Diketahui, saat ini pusat perakitan Piaggio di Indonesia hanya memproduksi Vespa LX 125 yang kini digantikan model LX 150. Ayu enggan menyebut proyeksi tipe lain yang akan ikut masuk lini perakitan lokal.
"Kita tunggu ya, aku nggak bisa sharing sekarang. Tapi pastinya kita ingin memberikan yang terbaik, baik itu untuk masyarakat Indonesia maupun untuk pabrik kita," sambungnya.
Produksi perdana Vespa di pabrik Piaggio Indonesia. Foto: Aditya Pratama Niagara/kumparan
Skema produksi Vespa di Indonesia bersifat assembly, atau sebatas merakit komponen yang didatangkan dari luar negeri. Pihak Piaggio Indonesia sejauh ini tak buka suara terkait Tingkat Komponen Dalam Negeri (TKDN) yang dikandung Vespa LX 150.
Adapun model-model lain seperti Vespa Sprint 150, Primavera 150, dan GTS 150 masih didatangkan secara utuh atau Completely Built Up (CBU) dari Vietnam.
Sekilas Vespa LX 150
Vespa LX 150 terbaru di Pondok Indah Mall (PIM) 2 Jakarta Selatan, Selasa (7/10/2025).

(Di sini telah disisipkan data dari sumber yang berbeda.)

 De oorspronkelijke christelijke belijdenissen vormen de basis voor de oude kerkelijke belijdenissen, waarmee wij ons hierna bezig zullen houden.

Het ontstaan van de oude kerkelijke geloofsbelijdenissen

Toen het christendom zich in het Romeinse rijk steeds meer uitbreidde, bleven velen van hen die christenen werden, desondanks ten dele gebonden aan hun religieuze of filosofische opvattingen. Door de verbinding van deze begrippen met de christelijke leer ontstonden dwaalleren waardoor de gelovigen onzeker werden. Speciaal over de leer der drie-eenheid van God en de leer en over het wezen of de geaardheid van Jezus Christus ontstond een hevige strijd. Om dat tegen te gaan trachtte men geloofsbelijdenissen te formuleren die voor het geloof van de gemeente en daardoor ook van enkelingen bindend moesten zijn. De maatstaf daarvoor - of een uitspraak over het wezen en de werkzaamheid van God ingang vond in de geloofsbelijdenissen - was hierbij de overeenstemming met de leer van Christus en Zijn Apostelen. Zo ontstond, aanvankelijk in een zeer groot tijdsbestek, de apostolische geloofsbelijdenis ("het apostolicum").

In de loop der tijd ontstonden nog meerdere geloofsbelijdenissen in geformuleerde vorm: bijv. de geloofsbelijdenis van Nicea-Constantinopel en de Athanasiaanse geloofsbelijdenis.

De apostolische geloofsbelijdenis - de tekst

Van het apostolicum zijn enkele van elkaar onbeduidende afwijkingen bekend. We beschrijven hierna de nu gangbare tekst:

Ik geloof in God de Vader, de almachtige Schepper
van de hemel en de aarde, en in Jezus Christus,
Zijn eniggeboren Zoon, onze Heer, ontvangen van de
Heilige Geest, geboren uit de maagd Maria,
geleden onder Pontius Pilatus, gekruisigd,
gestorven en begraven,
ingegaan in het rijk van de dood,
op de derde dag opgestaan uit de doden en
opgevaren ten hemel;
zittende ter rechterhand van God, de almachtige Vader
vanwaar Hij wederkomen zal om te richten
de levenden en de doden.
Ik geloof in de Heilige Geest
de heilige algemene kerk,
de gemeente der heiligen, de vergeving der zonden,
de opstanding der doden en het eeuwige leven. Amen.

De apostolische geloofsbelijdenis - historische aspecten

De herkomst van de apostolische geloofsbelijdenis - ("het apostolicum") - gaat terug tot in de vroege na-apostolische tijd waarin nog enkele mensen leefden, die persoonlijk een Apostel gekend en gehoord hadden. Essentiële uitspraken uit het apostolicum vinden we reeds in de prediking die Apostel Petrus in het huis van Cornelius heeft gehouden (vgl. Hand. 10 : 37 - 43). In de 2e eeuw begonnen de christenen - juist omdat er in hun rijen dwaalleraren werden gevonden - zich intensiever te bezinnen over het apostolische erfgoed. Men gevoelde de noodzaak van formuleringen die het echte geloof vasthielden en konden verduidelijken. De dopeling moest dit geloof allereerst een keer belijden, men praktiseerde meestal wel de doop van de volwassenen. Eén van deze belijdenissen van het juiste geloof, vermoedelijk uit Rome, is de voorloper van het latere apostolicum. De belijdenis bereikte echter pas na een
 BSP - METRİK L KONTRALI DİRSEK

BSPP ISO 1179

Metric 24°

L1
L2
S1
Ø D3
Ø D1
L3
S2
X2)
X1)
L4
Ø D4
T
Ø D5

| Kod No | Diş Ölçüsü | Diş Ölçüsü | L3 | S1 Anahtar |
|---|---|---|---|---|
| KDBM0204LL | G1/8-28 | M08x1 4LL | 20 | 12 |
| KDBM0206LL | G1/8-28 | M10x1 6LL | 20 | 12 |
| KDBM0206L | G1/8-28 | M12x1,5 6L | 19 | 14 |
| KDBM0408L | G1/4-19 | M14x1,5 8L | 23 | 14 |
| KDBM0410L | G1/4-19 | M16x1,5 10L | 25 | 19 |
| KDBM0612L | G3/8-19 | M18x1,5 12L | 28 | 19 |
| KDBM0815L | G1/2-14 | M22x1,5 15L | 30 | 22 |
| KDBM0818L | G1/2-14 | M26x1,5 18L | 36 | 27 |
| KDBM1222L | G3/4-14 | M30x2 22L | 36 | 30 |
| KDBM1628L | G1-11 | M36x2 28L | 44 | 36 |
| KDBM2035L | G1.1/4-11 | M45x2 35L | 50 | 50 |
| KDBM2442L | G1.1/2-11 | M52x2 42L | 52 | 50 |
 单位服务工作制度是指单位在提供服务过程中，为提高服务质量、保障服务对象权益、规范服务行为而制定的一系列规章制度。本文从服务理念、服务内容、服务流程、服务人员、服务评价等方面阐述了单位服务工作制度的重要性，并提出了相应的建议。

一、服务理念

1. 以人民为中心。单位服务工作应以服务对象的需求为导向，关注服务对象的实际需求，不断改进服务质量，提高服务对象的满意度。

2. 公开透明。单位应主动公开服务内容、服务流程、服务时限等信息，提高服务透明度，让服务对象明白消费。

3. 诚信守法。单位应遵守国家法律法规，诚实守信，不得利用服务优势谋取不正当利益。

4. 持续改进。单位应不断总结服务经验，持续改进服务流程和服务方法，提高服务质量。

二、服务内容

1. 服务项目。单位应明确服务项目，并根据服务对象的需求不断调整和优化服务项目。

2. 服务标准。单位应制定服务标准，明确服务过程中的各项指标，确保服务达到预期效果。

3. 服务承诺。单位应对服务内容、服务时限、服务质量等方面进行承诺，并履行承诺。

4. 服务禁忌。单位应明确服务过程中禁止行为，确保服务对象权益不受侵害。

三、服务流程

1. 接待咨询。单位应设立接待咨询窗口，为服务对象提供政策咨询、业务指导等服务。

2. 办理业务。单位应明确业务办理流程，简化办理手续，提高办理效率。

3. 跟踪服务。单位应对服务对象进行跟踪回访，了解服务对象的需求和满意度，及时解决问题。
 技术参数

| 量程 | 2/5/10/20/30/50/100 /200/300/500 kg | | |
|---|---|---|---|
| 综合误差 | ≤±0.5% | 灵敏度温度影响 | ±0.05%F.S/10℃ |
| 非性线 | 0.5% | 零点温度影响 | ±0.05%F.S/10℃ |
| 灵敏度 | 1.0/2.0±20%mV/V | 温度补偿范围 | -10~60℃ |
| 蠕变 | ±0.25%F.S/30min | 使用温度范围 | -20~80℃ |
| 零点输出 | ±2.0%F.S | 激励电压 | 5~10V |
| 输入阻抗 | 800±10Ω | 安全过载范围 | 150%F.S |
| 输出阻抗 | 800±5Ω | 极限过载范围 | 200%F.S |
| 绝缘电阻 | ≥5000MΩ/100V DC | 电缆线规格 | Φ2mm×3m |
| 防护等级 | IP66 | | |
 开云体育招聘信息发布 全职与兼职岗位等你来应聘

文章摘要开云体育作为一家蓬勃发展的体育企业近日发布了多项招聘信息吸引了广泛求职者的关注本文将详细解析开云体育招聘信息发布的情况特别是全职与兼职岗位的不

Foto: Syahrul Ghiffari/kumparan
Vespa LX 150 kini menjadi produk teranyar PT Piaggio Indonesia sekaligus satu-satunya produk yang dilokalisasi. Motor baru ini menggendong ubahan signifikan di bagian mesin, kubikasi naik menjadi 154,8 cc 1-silinder i-get berkekuatan 12,3 dk dan torsi puncak 12,4 Nm. Selain itu, fuel system pun berubah menjadi PFIS 3.0, dari sebelumnya PFIS.
Performa mesin LX 150 dikembangkan secara lebih optimal, meliputi penyematan throttle body baru, voltage regulator yang dirancang ulang, serta penyuntingan ECU guna menyesuaikan mesin anyarnya.
Bicara tampilan, bagian lampu sein baru, kini terintegrasi dengan lampu senja tiga titik layaknya Sprint dan Primavera. Sementara, lampu utama mengadopsi LED multi reflector dari model sebelumnya.
Aksen warna cerah kian mendominasi ragam komponen aksesori. Mulai dari pelek dan garnish dasi berwarna putih, hingga ornamen abu-abu di jok serta handgrip. Adapun aksen chrome pada spion, lampu depan, bingkai lampu belakang, dan cover knalpot.
Vespa LX 150 tersedia dalam kelir bodi Lilac Euforico, Green Amabile, Red Scariatto, dan White Innocente. Soal harga, ia dibanderol Rp 46,5 juta on the road (OTR) Jakarta.